── Entries supplied

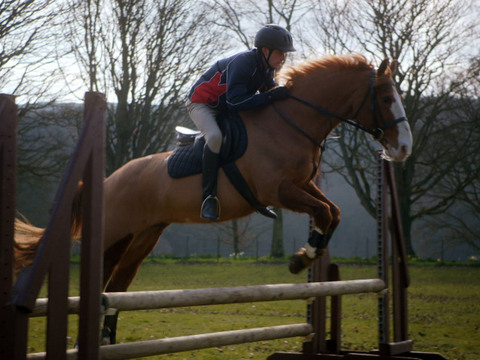 RIDE   SHORT   Clase de equitación de Will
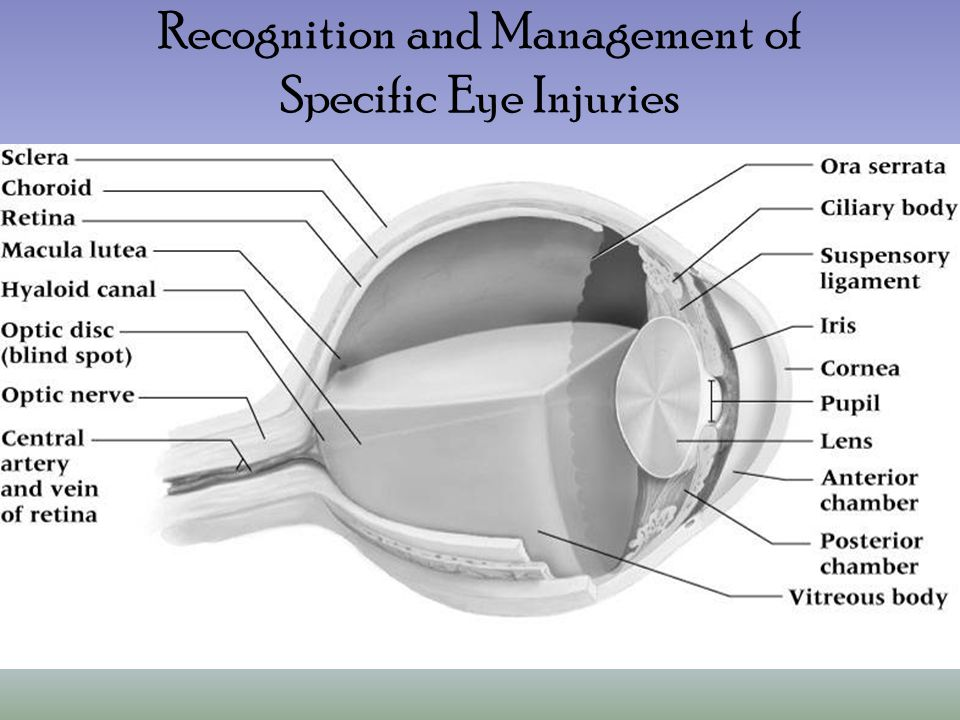 Recognition and Management of Specific Eye Injuries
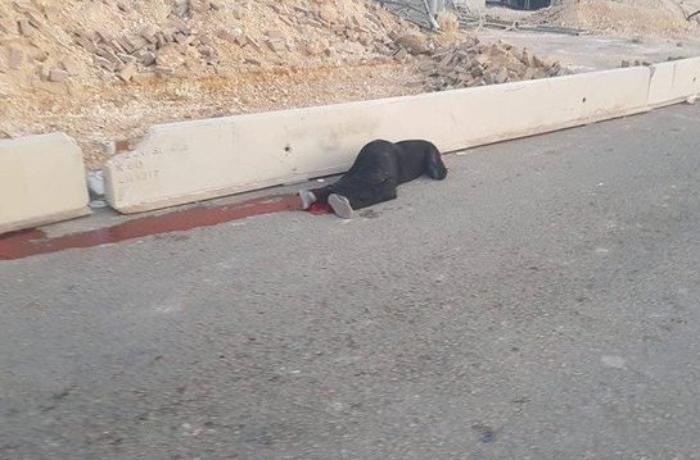İsrail əsgərləri fələstinli qadını öldürdü - VİDEO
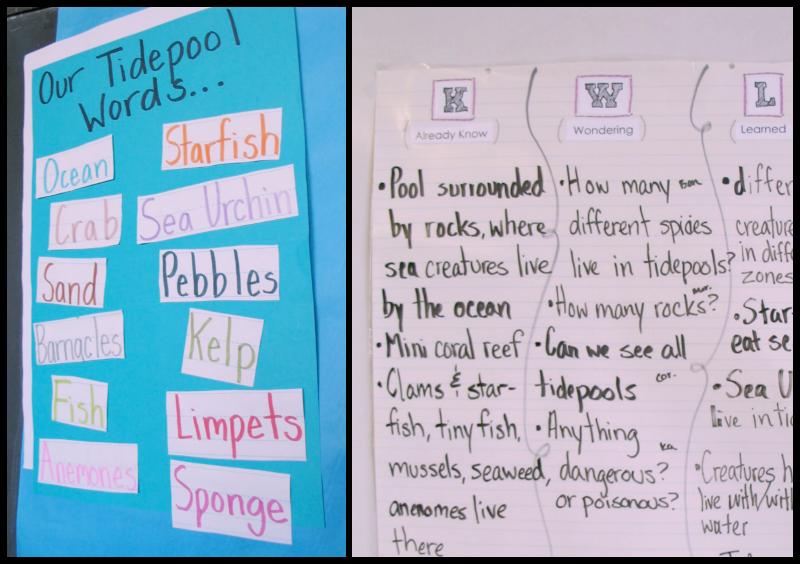 The Educators Companion Room 14 Tide Pool Inquiry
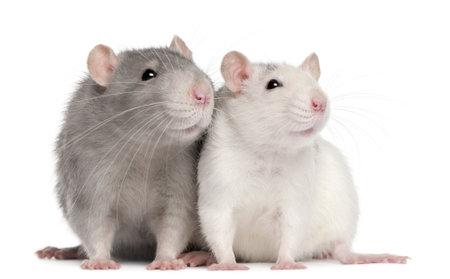 rata: Dos ratas, 12 meses de edad, de fondo blanco
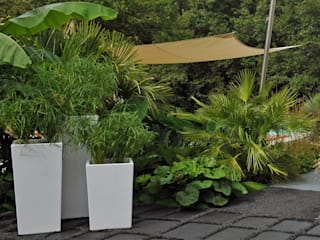 Pyramidal Image'In planters for a « Jungle Chic » decoration ! Tropical style garden by ATELIER SO GREEN Tropical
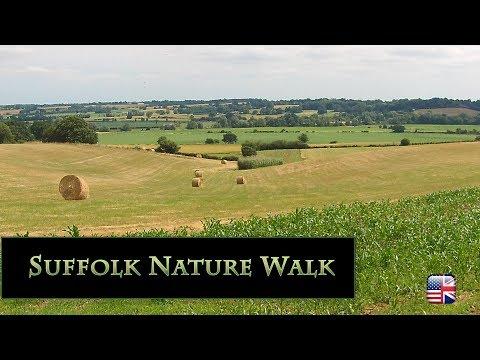 Beautiful Suffolk Nature Walk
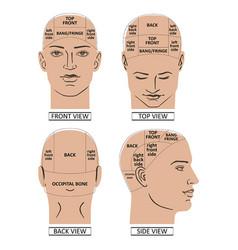 Man head divisions scheme vector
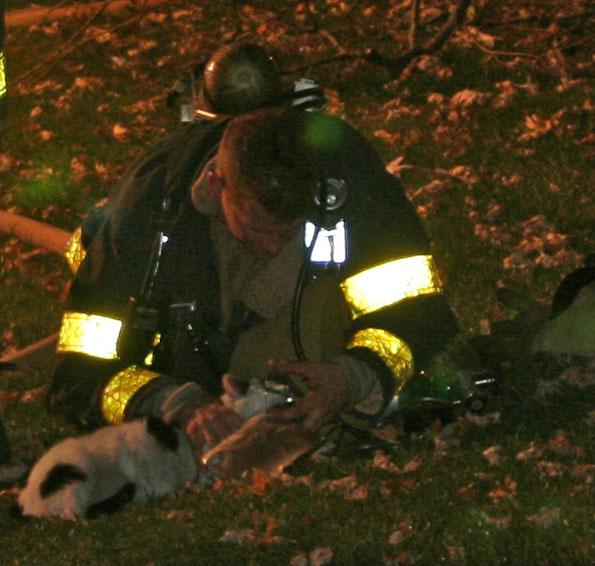 firefighter-cat-O2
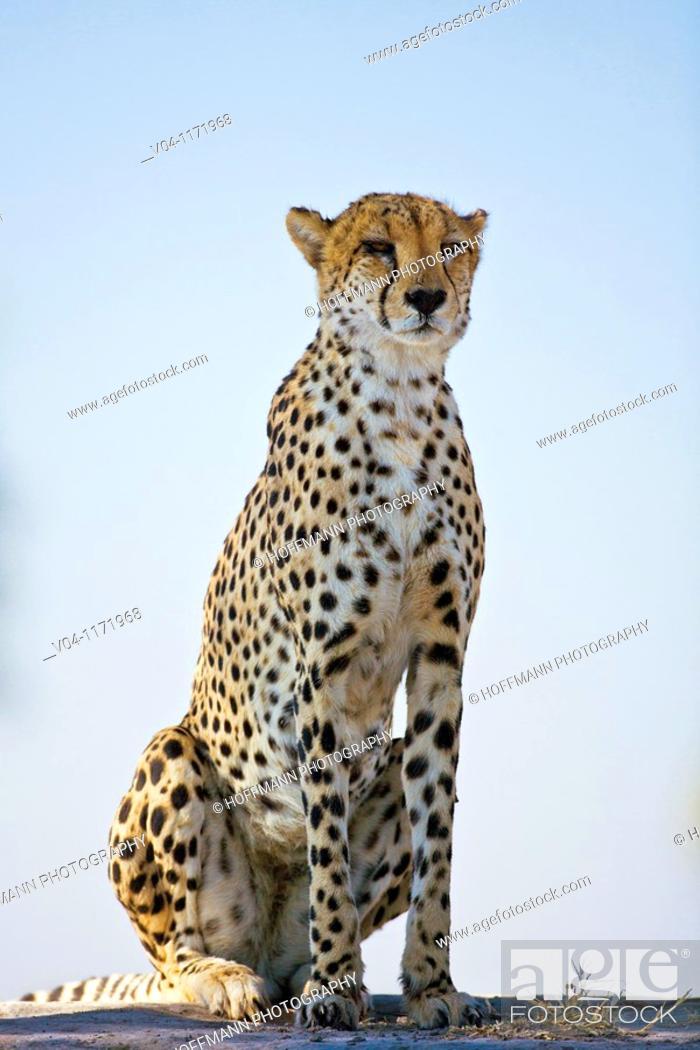 Stock Photo: Cheetah (Acinonyx jubatus) in Botswana, Africa.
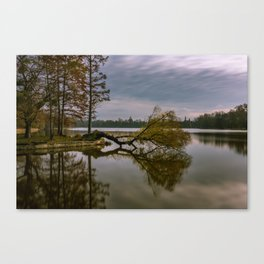 Narcissus (The Kiss) Canvas Print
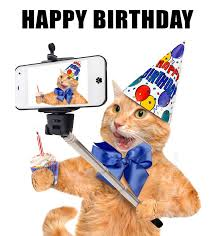 Cat Lover Meme - joke4fun memes happy birthday you cat lover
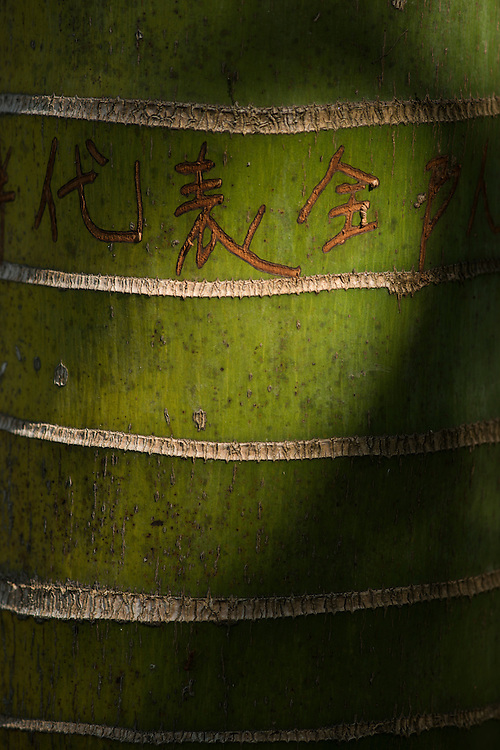 Graffiti carved into the trunk of a palm tree in the Xishuangbanna Tropical Botanic Gardens.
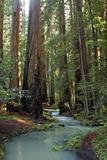Redwood Forest III Photographic Print by Rita Crane
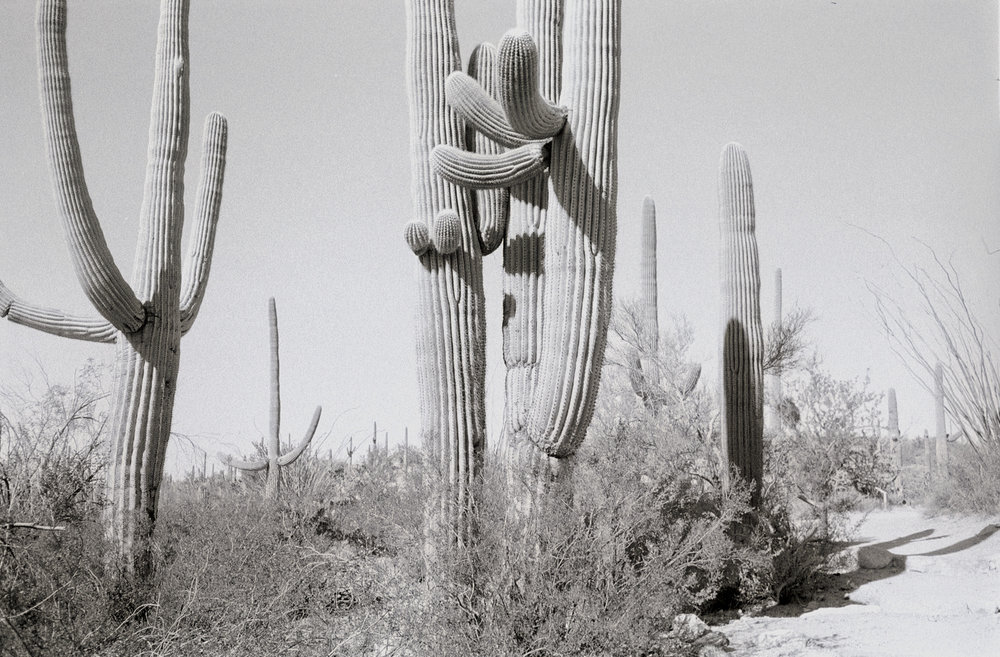 Saguaros, Tucson, Arizona Gelatin silver print, 4 x 6 in From the book 13 Presidents Published by  Slimvolume  (2016)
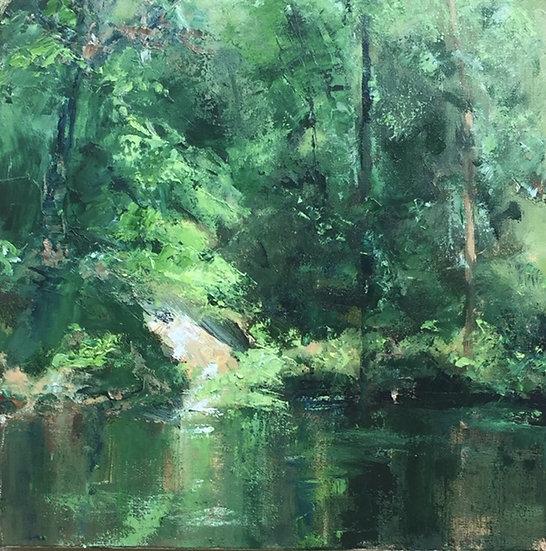River Rise - Diane Brody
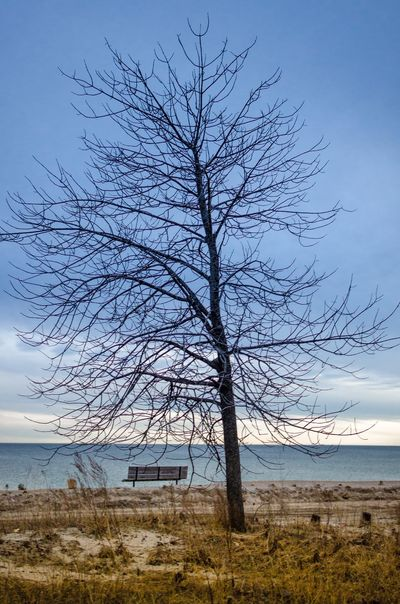 Bare Tree Beauty In Nature Blue Cloud Day Field Grass Growth Horizon Over Land Idyllic Lake Ontario Landscape Nature No People Non-urban Scene Outdoors Picton  Prince Edward County Remote Rural Scene Scenics Sky Tranquil Scene Tranquility Tree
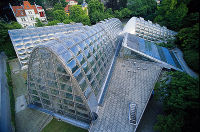 Graz Botanical Garden Greenhouse 2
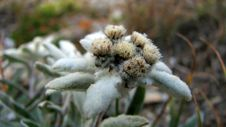 Free Edelweiss Royalty Free Stock Image - 3092556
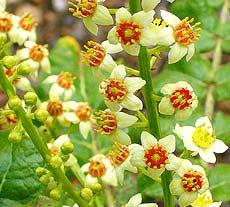 frankincense flower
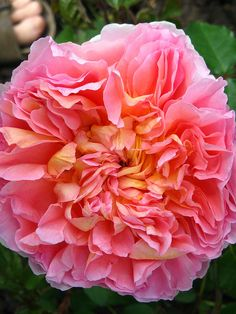 abraham darby  rose I have a wonderfull bush in my  Phoenix yard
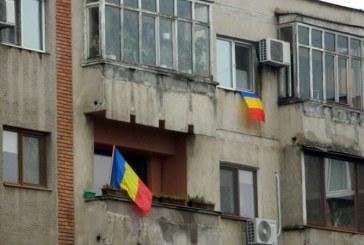 Ziua Nationala, in Baia Mare: Cu tricolorul la fereastra si pe masina (FOTO)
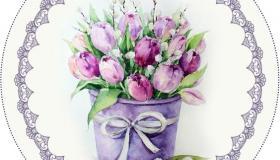 lila_tulip__nok.jpg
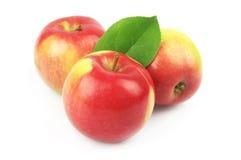 Sweet apples stock photo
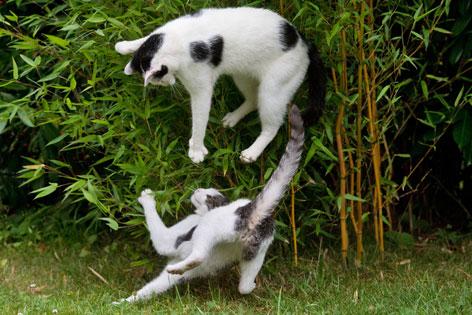 zwei spielende und springende Katzen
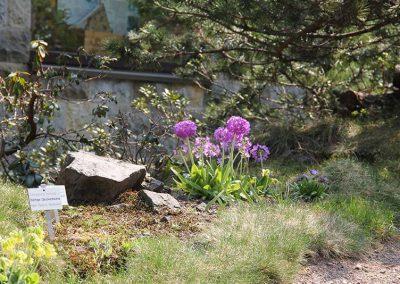 Rennsteiggarten Oberhof - Rundgang - Beginn des Hauptweges - Kugelprimel (Primula denticulata) + Schluesselblume (Primula veris)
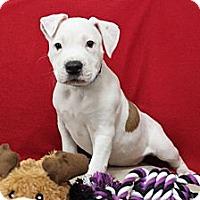 Adopt A Pet :: Hershey - Loxahatchee, FL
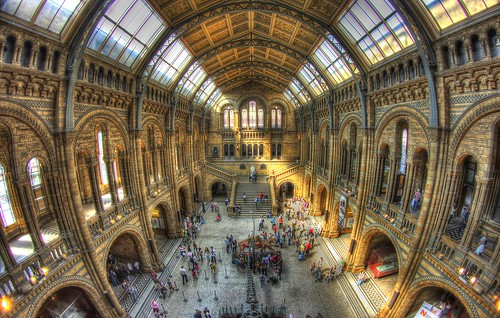 Natural History Museum Upstairs | by Mike Pearce Photography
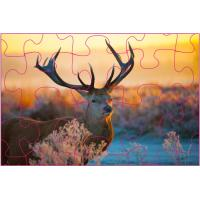 China Educational Kids 3D Puzzle Games / 3D Lenticular Printing Jigsaw Puzzles wholesale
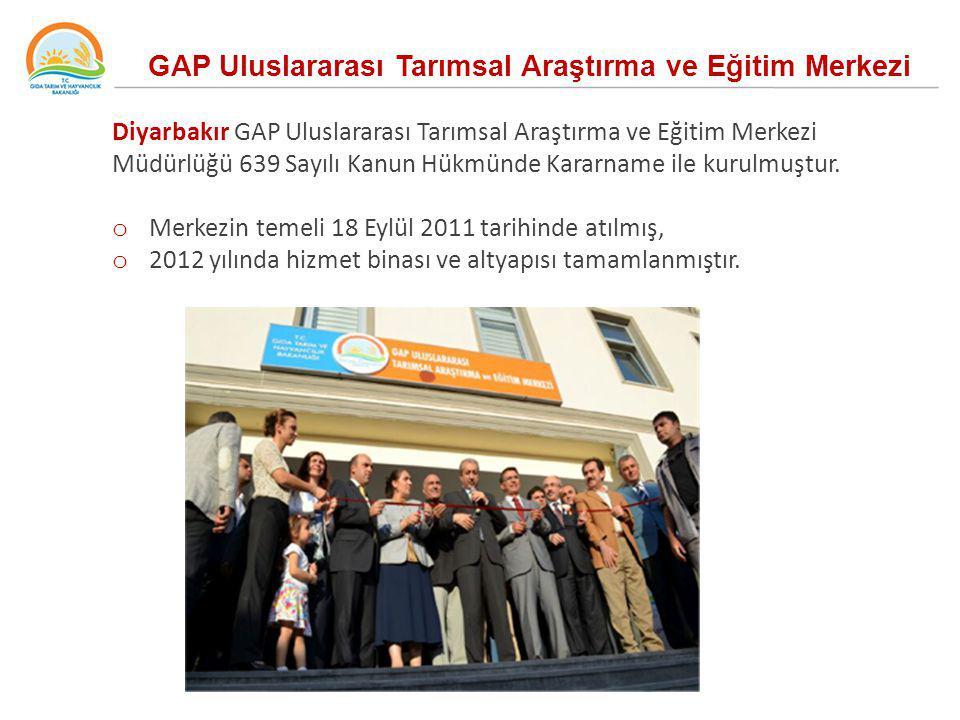 GAP Uluslararası Tarımsal Araştırma ve Eğitim Merkezi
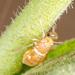 Pissonotus delicatus - Photo (c) DinGo OcTavious, todos los derechos reservados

────

◆ **What you will do**: Going by the data above, give back only the lines from the one containing "Rennsteiggarten Oberhof - Rundgang" through the one containing "GAP Uluslararası Tarımsal", exactly as they stand, both ends included and no images.

◆ **Written solution**:
 Rennsteiggarten Oberhof - Rundgang - Beginn des Hauptweges - Kugelprimel (Primula denticulata) + Schluesselblume (Primula veris)
 Adopt A Pet :: Hershey - Loxahatchee, FL
 Natural History Museum Upstairs | by Mike Pearce Photography
 China Educational Kids 3D Puzzle Games / 3D Lenticular Printing Jigsaw Puzzles wholesale
 GAP Uluslararası Tarımsal Araştırma ve Eğitim Merkezi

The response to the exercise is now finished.